In today’s competitive job market, many people consider distance learning as an obvious way to upskill without having to leave their employment and lose their paycheque in the process. Additionally, it is viewed as an option that provides more flexibility and control over time and pace than full-time study.
But while these perceptions are relatively accurate, going the distance study route should only be tackled in partnership with an effective strategy, since there are many challenges associated with this mode of study, an expert warns.
Distance study provides the ideal opportunity in certain circumstances; however students should know what they are letting themselves in for and how to handle any issues that might arise, if they do not want to join the ranks of those who threw in the towel after discovering it is not the walk in the park some perceive it to be.
Regrettably, many people who register for a full qualification in the distance mode do not succeed, chiefly because these students do not have access to the critical success factors enjoyed by contact students, adding that to be successful, both institutions and students must remove the ‘distance’- elements from distance study by leveraging all the tools available.
The most important thing distance students have to do to ensure success, is to structure their time and be clear about the workload they are taking on.
In most cases, students underestimate the work they have to get through, and as a consequence they don’t make adequate provision to accommodate these demands in their normal routine.
Higher education institutions should therefore provide detailed information about the time required, as well as proposals on how to pace the learning to achieve best outcomes. Students should make extensive use of electronic diaries and alerts and ensure that they set up reminders for the various milestones on the way to deadlines.
Successful distance students should also ensure that they are connected to other students doing the same work.
Many institutions have learning management systems with virtual classrooms enabling students to collaborate. Students who take that further, by collaborating beyond the required activities, also do not feel as isolated, while receiving the support that contact students take for granted.
A third indicator for successful distance study is when the student is not just a number, but has an identity.
These students fully engage with the available support systems, including tutors and lecturers, and make sure that they are known for being active and involved. As a result, they get the attention of those who are available to support them.
Interestingly, distance educators often experience the same frustration over the lack of feedback that their students feel, so they instinctively gravitate towards engaged students.
And finally, when the going gets tough, successful distance students don’t just give up and disappear.
You have to ask for help as soon as things start to go wrong.
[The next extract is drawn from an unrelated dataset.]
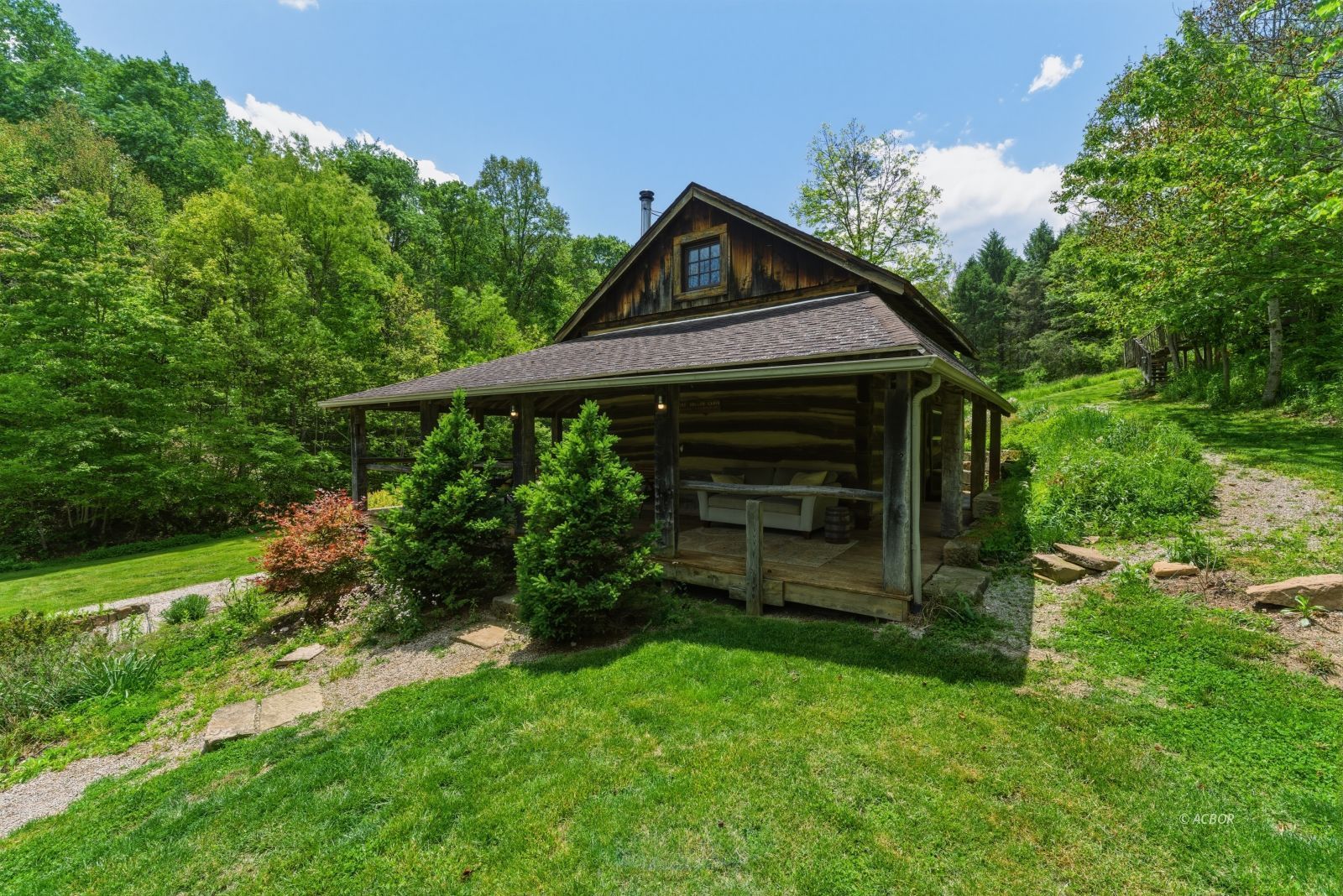 15091 Purdum Rd Property Photo 3
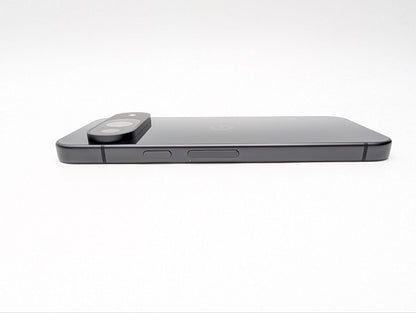 Google Pixel 9 128GB Obsydian | Outlet, Bateria 90%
Because at any reputable distance institution, help should be available to support you through the challenging times to get you back on the road again.
Institutions can greatly improve their distance learning success rates if they:
• Have early warning systems such as monitoring online activity, and reach out to students as soon as a student seems to have gone quiet;
• Make full use of the functionality of learning management systems and include activities that elicit responses and collaboration;
• Recognise that access to bandwidth is not a given, and thus have mechanisms other than the learning management system to enable students to engage;
• Have used appropriate learning theory in setting up the coursework in recognition of the challenges of independent learning by adults;
• Give feedback efficiently and at a level of detail that enables students to implement required remedial action; and
• Allocate sufficient resources to student support.
Dr Felicity Coughlan is the Director of The Independent Institute of Education.